Victor Cherbuliez.

Les meilleures citations de Victor Cherbuliez :

Oh ! la reconnaissance, la reconnaissance ! C'est un boulet que je traîne au pied depuis dix ans, et nous ferions bien de nous jeter tête baissée dans le premier torrent venu, moi et mon boulet, mon boulet et moi !
Victor Cherbuliez ; La revanche de Joseph Noirel (1882)

Beaucoup d'habileté se cache parfois sous des gaucheries apparentes.
Victor Cherbuliez ; Les pensées extraites de ses œuvres (1913)

Les petites considérations sont parfois le tombeau des grandes choses et des grands bonheurs.
Victor Cherbuliez ; Les hommes et les choses du temps présent (1883)

La petite morale tue la grande.
Victor Cherbuliez ; Les hommes et les choses du temps présent (1883)

Il est certain que l'ingratitude simplifie tout, mais n'est pas ingrat qui veut.
Victor Cherbuliez ; La revanche de Joseph Noirel (1882)

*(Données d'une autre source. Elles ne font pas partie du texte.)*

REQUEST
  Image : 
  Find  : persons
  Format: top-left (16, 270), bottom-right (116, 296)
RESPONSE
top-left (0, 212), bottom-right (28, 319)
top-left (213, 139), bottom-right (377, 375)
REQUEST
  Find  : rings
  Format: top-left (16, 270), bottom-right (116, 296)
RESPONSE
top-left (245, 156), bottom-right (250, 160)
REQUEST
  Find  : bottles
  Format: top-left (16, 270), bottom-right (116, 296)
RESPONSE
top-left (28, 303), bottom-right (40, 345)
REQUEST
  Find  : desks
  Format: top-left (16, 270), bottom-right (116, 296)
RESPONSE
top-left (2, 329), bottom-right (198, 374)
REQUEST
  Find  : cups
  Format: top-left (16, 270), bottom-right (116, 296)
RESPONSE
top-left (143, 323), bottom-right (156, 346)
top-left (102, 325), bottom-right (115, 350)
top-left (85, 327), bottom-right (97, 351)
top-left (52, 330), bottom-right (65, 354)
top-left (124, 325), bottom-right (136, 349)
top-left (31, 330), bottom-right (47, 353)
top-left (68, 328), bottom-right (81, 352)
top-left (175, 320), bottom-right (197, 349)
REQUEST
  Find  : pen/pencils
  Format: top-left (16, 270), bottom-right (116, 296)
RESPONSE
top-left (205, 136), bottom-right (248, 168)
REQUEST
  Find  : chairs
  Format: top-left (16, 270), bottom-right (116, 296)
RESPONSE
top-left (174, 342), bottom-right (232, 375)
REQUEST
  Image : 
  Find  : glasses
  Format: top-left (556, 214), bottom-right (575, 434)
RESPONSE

Ce n'est pas tout de vouloir une chose, il faut que les choses veuillent de nous.
Victor Cherbuliez ; La vocation du comte Ghislain (1888)

Il est dangereux de faire redire à une petite trompette les éclatantes fanfares d'un clairon de haut bruit.
Victor Cherbuliez ; Prosper Randoce (1867)

Vivre et laisser vivre les autres, même les hommes et les idées qu'on n'aime pas, voilà le fond du libéralisme.
Victor Cherbuliez ; L'idée de Jean Têterol (1878)

Quand on a du caractère, une fois résigné à l'inévitable, au lieu d'atermoyer, de réclamer des sursis, on n'a plus que le désir de hâter le dénouement et d'en finir au plus vite.
Victor Cherbuliez ; La ferme du Choquard (1883)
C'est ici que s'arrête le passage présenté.